ACTIONS TO TAKE —
1. Repeat the Illusion Magic Lounge passage word for word, from "Magicians Penn &" up to and including "in December 2022.".
2. Using the Illusion Magic Lounge passage, decide whether each statement agrees with it. Answer yes or no for each, and quote the words that settle it.
(a) Penn & Teller cast their hands and feet in cement at the Magicopolis groundbreaking ceremony.
(b) The theater reopened as Illusion Magic Lounge in 2019.
(c) The mayor proclaimed September 18 to be Magicopolis Day.
3. Answer these questions from the Illusion Magic Lounge passage.
(a) What is the theater's street address?
(b) Who sold the venue in 2019?
(c) When were the theater and lobby renovated?

PASSAGE —
Illusion Magic Lounge
- Interactive map of Illusion Magic Lounge
- Address: 1418 Fourth Street
- Location: Santa Monica, California
- Coordinates: 34°00′57″N 118°29′41″W﻿ / ﻿34.0159°N 118.4948°W
- Operator: Randy Sinnott
- Capacity: 150
- Type: Theatre
- Event: Magic
- Public transit: Downtown Santa Monica station

Construction
- Opened: September 18, 1998

Website
- www.illusionmagiclounge.com

= Illusion Magic Lounge =

Theater in Santa Monica, California

Illusion Magic Lounge is a 150-seat theater in Santa Monica, California, founded in 1998 founded by magician Steve Spill. The venue was known as Magicopolis from 1998 until 2022. Magicopolis was the permanent home of Steve Spill's magic production, "Escape Reality", until 2019 when he sold the venue.

Magicians Penn & Teller cast their hands and feet in cement for the Magicopolis groundbreaking ceremony on March 25, 1998. Robert Holbrook, Mayor of the City of Santa Monica, on behalf of the City Council proclaimed March 25 to be "Magicopolis Day" in Santa Monica. Friday, September 18, 1998, marked the grand opening, and official ribbon cutters and special guest performers Penn & Teller took the stage and over the course of the evening performed some of their classic routines. To finish, Penn delivered a "heartfelt discourse on the value of seeing magic performed live and the importance of Magicopolis".

In 2019, Randy Sinnott, Sr and Randy Sinnott, Jr purchased the theater from Steve Spill. The theater and lobby were renovated during the COVID-19 pandemic and the theater reopened as Illusion Magic Lounge in December 2022.

ENTRIES PROVIDED —
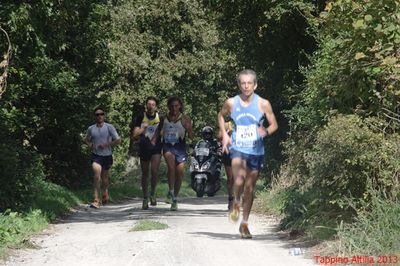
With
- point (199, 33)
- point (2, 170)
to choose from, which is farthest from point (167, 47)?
point (2, 170)

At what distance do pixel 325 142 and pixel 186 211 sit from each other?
5.38m

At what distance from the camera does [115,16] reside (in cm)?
2850

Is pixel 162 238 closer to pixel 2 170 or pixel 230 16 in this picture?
pixel 2 170

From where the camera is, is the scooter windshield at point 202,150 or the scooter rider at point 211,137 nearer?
the scooter rider at point 211,137

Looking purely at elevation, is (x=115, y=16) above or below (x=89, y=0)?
above

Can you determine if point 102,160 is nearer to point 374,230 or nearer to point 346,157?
point 346,157

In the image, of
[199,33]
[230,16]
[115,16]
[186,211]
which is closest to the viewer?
[186,211]

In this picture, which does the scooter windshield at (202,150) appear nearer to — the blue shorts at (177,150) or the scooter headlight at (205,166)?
the scooter headlight at (205,166)

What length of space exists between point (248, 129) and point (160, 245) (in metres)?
1.84

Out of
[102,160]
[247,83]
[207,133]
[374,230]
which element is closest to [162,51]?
[207,133]

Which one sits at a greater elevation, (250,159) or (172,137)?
(172,137)

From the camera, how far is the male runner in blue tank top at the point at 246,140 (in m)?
8.59

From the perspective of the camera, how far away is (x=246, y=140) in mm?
8625

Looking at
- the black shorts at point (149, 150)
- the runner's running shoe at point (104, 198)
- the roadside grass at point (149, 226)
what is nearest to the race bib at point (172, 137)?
the black shorts at point (149, 150)
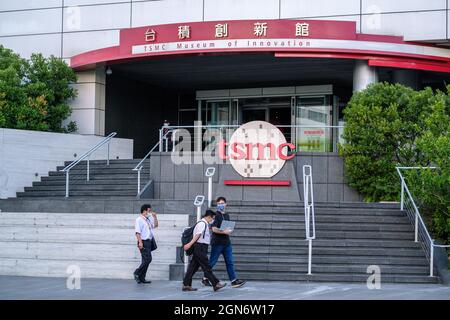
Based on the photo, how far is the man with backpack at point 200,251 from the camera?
14672mm

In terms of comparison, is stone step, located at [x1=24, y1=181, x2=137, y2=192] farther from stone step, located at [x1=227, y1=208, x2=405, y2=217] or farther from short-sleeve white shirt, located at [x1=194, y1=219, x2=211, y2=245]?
short-sleeve white shirt, located at [x1=194, y1=219, x2=211, y2=245]

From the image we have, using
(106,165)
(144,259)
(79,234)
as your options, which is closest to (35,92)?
(106,165)

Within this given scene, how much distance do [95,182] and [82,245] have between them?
5939 millimetres

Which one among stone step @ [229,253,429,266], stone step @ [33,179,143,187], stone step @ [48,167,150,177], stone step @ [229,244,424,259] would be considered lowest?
stone step @ [229,253,429,266]

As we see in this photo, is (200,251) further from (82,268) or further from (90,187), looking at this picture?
(90,187)

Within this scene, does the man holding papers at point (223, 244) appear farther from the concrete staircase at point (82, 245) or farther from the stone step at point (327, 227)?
the stone step at point (327, 227)

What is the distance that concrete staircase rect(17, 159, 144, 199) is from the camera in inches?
909

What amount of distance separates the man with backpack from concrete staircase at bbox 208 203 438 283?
1.79m

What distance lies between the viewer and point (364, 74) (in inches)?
983

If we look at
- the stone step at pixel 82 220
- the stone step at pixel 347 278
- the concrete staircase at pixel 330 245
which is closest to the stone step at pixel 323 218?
A: the concrete staircase at pixel 330 245

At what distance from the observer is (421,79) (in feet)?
96.4

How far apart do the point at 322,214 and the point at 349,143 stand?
3326mm

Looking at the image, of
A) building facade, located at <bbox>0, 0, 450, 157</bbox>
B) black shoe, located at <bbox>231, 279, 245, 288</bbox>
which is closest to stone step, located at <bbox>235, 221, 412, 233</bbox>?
black shoe, located at <bbox>231, 279, 245, 288</bbox>

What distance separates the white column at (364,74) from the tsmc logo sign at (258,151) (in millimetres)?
4486
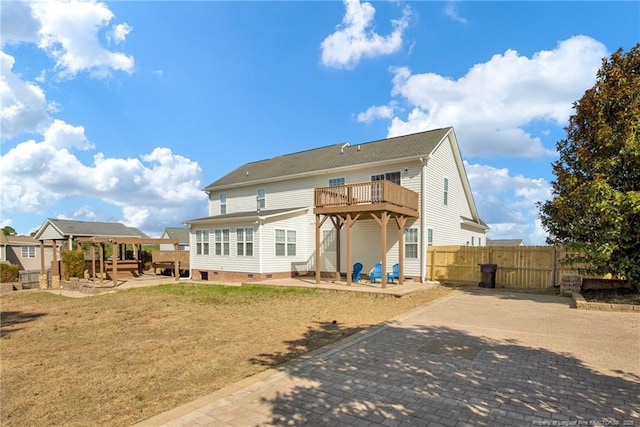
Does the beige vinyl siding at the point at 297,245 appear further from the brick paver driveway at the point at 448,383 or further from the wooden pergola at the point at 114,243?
the brick paver driveway at the point at 448,383

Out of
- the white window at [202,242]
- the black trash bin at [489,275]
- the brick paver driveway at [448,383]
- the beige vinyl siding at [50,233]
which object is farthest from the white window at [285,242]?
the beige vinyl siding at [50,233]

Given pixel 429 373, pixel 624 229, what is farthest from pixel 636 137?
pixel 429 373

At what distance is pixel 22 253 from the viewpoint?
3431 cm

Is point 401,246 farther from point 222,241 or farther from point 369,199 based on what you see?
point 222,241

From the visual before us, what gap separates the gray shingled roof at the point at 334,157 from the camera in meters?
17.9

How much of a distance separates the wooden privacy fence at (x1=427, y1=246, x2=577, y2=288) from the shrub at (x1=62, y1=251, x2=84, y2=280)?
21.7m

ANSWERS GIVEN —
1.
Magicians Penn & Teller cast their hands and feet in cement for the Magicopolis groundbreaking ceremony on March 25, 1998. Robert Holbrook, Mayor of the City of Santa Monica, on behalf of the City Council proclaimed March 25 to be "Magicopolis Day" in Santa Monica. Friday, September 18, 1998, marked the grand opening, and official ribbon cutters and special guest performers Penn & Teller took the stage and over the course of the evening performed some of their classic routines. To finish, Penn delivered a "heartfelt discourse on the value of seeing magic performed live and the importance of Magicopolis".

In 2019, Randy Sinnott, Sr and Randy Sinnott, Jr purchased the theater from Steve Spill. The theater and lobby were renovated during the COVID-19 pandemic and the theater reopened as Illusion Magic Lounge in December 2022.

2.
(a) Yes: "Magicians Penn & Teller cast their hands and feet in cement for the Magicopolis groundbreaking ceremony"
(b) No: "the theater reopened as Illusion Magic Lounge in December 2022"
(c) No: "Robert Holbrook, Mayor of the City of Santa Monica, on behalf of the City Council proclaimed March 25"

3.
(a) 1418 Fourth Street
(b) Steve Spill
(c) During the COVID-19 pandemic